A typical HPLC profile of protocatechuic acid in the ethyl acetate extract of Rhizoma Atractylodes macrocephala. Syltech P510 system (Los Angeles, CA, USA), Dikma Diamonsil C18 (250 mm × 4.6 mm, 5 μm) column, 1.0 mL/min flow rate, methanol/acetonitrile/5% acetate acid (12:3:10), 10 μL injection, 60 nm wavelength.

Figure 4

A typical HPLC profile of caffeic acid and ferulic acid in ethyl acetate extract of Rhizoma Atractylodes macrocephala. Syltech P510 system (Los Angeles, CA, USA), Dikma Diamonsil C18 (250 mm × 4.6 mm, 5 μm) column, methanol/acetonitrile/5% acetate acid (24:6:70), 0.5 mL/min flow rate, 10 μL injection, 325 nm wavelength.

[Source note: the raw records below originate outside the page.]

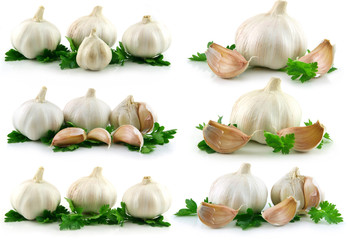 Collectiion of Garlic Vegetable with Green Parsley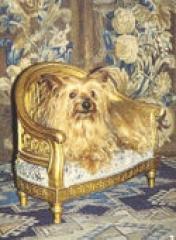 Château de Vendeuvre -  Dog\'s chair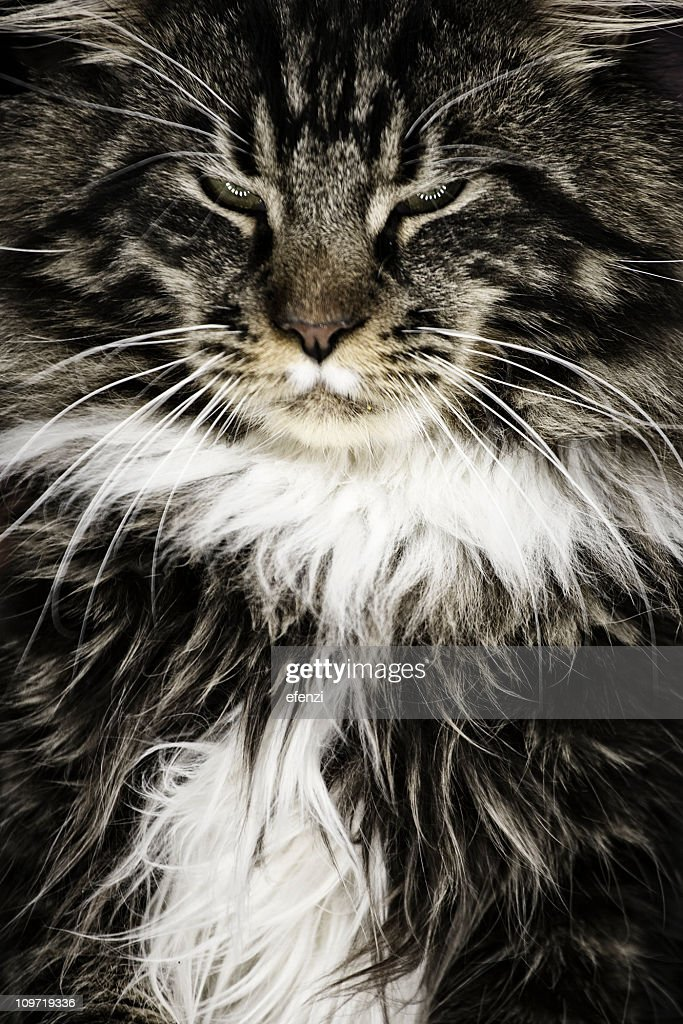 Maine Coon : Stock Photo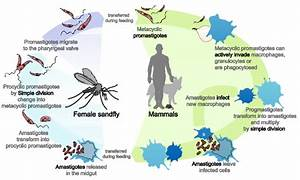 File Leishmaniasis Life Cycle Diagram En Svg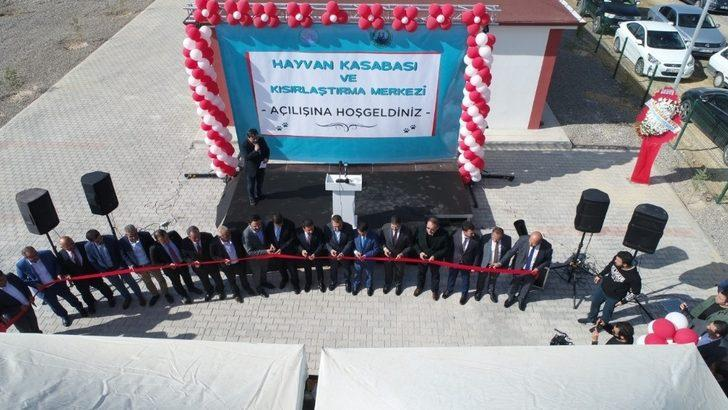 Nevşehir'de hayvan kasabası hizmete açıldı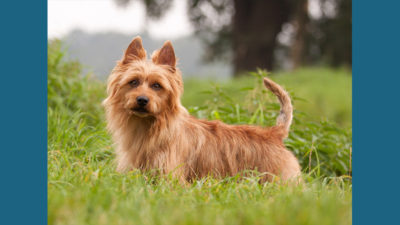 Australian Terrier 14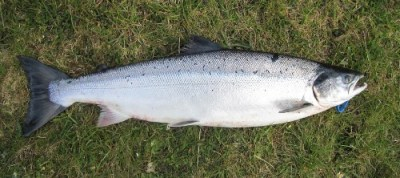Dean Flanagan's Salmon caught on the River Moy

3.17. Statistical Analysis

Data are given as the mean ± SD of three measurements. The IC50 values were calculated by linear regression analysis. All linear regression in this paper was analyzed by Origin 6.0 professional software. Significant differences were performed using the T-test (p < 0.05). The analysis was performed using SPSS software (v.12, SPSS, Chicago, IL, USA).

4. Conclusions

Rhizoma Atractylodes macrocephala has effective antioxidant ability which may be responsible for its various pharmacological effects. It exerts its antioxidant effect through metal-chelation and radical-scavenging actions which occur via donation of hydrogen atoms (H•) and electrons (e). Its metal-chelation may result from its flavonoids, while its radical-scavenging is attributed to the presence of phenolic acids, especially caffeic acid, ferulic acid, and protocatechuic acid.